2. The declaration of a function generally appears before the use of the function. To satisfy the declaration before use.
3. Function declarations are generally placed in header files.
2: Definition of the function
1. The definition of a function refers to the specific implementation of the function, and the function implementation of the function is explained. It is equivalent to the steps we usually take to create a custom function.

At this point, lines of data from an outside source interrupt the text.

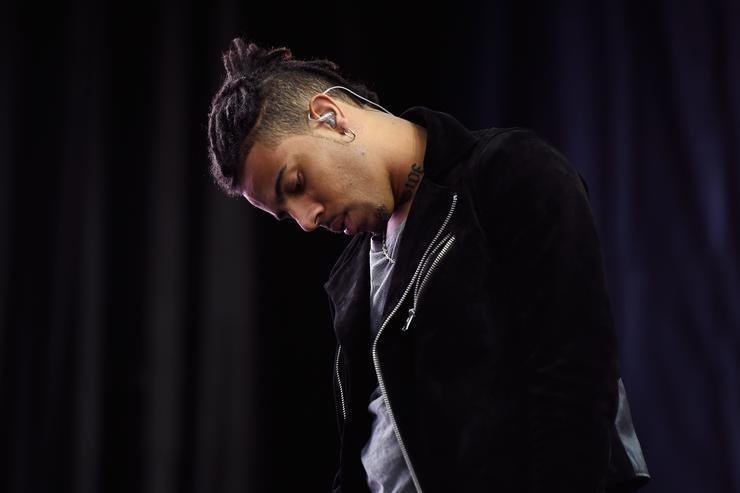 Vic Mensa at Global Citizen Hosts 'Show Up and Vote' Concert in Las Vegas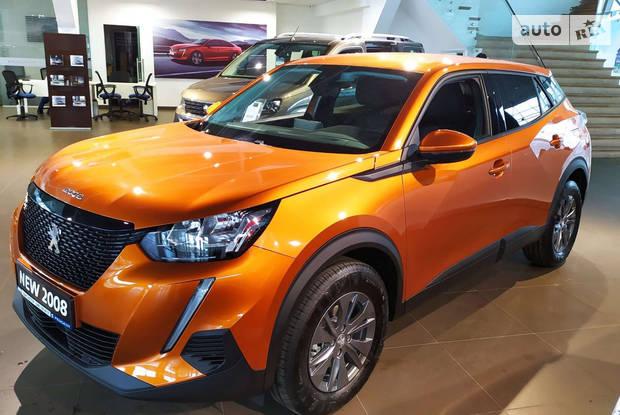 Peugeot 2008 Individual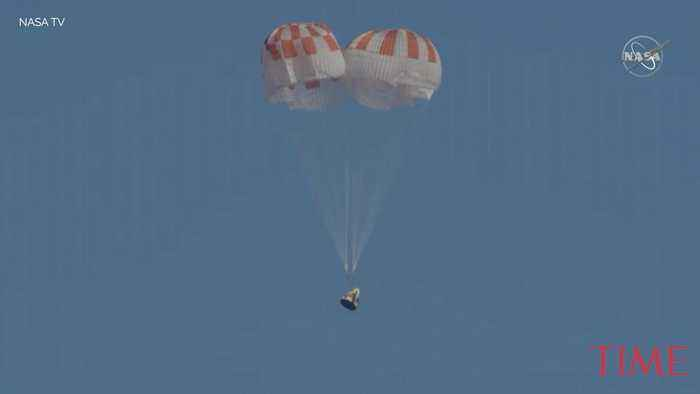 SpaceX's Crew Dragon Is Safely Back On Earth. Now it's the Astronauts' Turn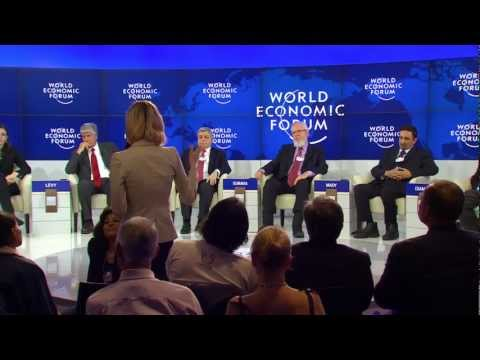 Davos 2012 - Averting a Lost Generation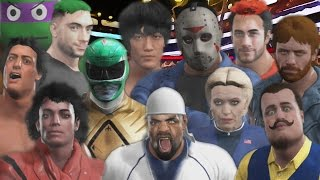 30 MAN CELEBRITY ROYAL RUMBLE   WWE 2K17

2. Functions cannot be defined nested
3: The block writing of the program
When we write code, we may think: I write all the code in a source file, so it is not convenient to find it.

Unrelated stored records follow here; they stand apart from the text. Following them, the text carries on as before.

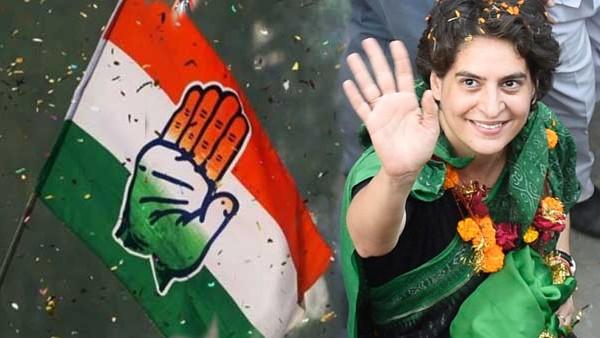 യുപിയിൽ അറിഞ്ഞ് കളിക്കാൻ പ്രിയങ്ക ഗാന്ധി..പണി തുടങ്ങി.. 'എം-വൈ' ഫോർമുല പയറ്റും.. നിർണായകം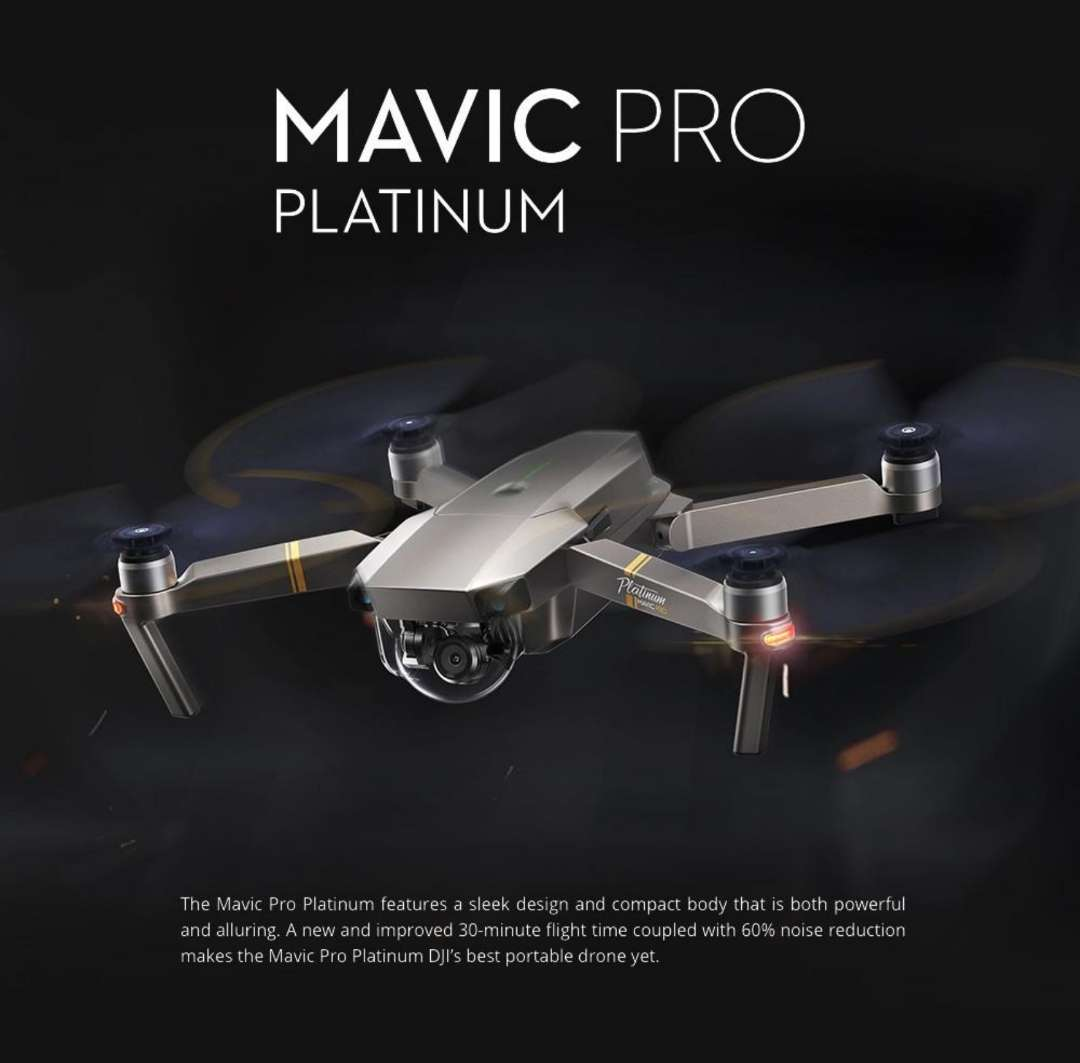 Imagen producto Dron DJI Mavic Pro Platinum 1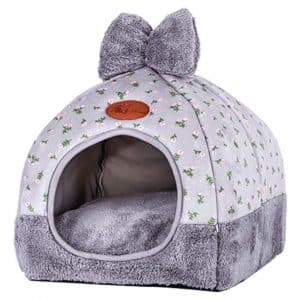laamei Cat Bed House
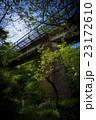 石垣の鉄橋のある風景01 23172610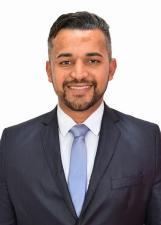 Candidato Romerito Costa 27027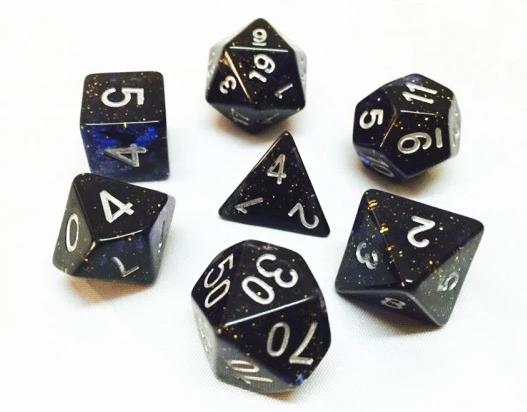 Blue Glitter Dice Set
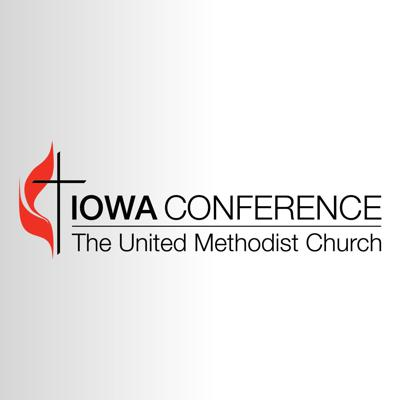 Iowa Conference Conversations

In fact, such a habit is detrimental to future program development.
Our society has its own division of labor. When we develop a program, we often only need to be responsible for part of a large project, such as one person to write the main program, one person to write functions, etc., and we Separating parts of a project makes it faster to find bugs and fix them accordingly.
Thus, when we write a function, we need a file allocation like this:
The declaration of the function, the definition of the type, the inclusion of the header file—the header file.hFunction
definition—the source file of the function implementation.cEach
function can be written in these two files, or several functions can be written in two in the file.
For example, when we write a project that is the sum of two numbers, many programmers divide the labor to complete it.
A created the header file add.h
#pragma once
//头文件中放:函数的声明,类型的定义,头文件的包含
int Add(int x,int y)
The small source file add.c created by B
int Add(int x,int y)
{
return x + y;
}
inside test.c
#include "add.h"//引用头文件
int main()
{
int a = 0;
int b = 0;
scanf("%d %d", &a. & b);
int c = Add(a, b);
printf("%d\n", c);
return 0;
}
The advantage of writing code in modules is that we can hide some necessary code for implementing files. For
example, there is a programmer named Zhang San.
He wrote a game engine in his spare time. A company wants to buy his game engine and
Zhang San agreed to sell it. Give it to him, but I don't want to show him the source code, so what should he do?
He did it like this:
Zhang San wrote these two codes 
, assuming he works in the VS environment, click on the header file, add an existing item, and set the The above two code files were added.
This game engine happened to be a project that Li Si wanted to buy. 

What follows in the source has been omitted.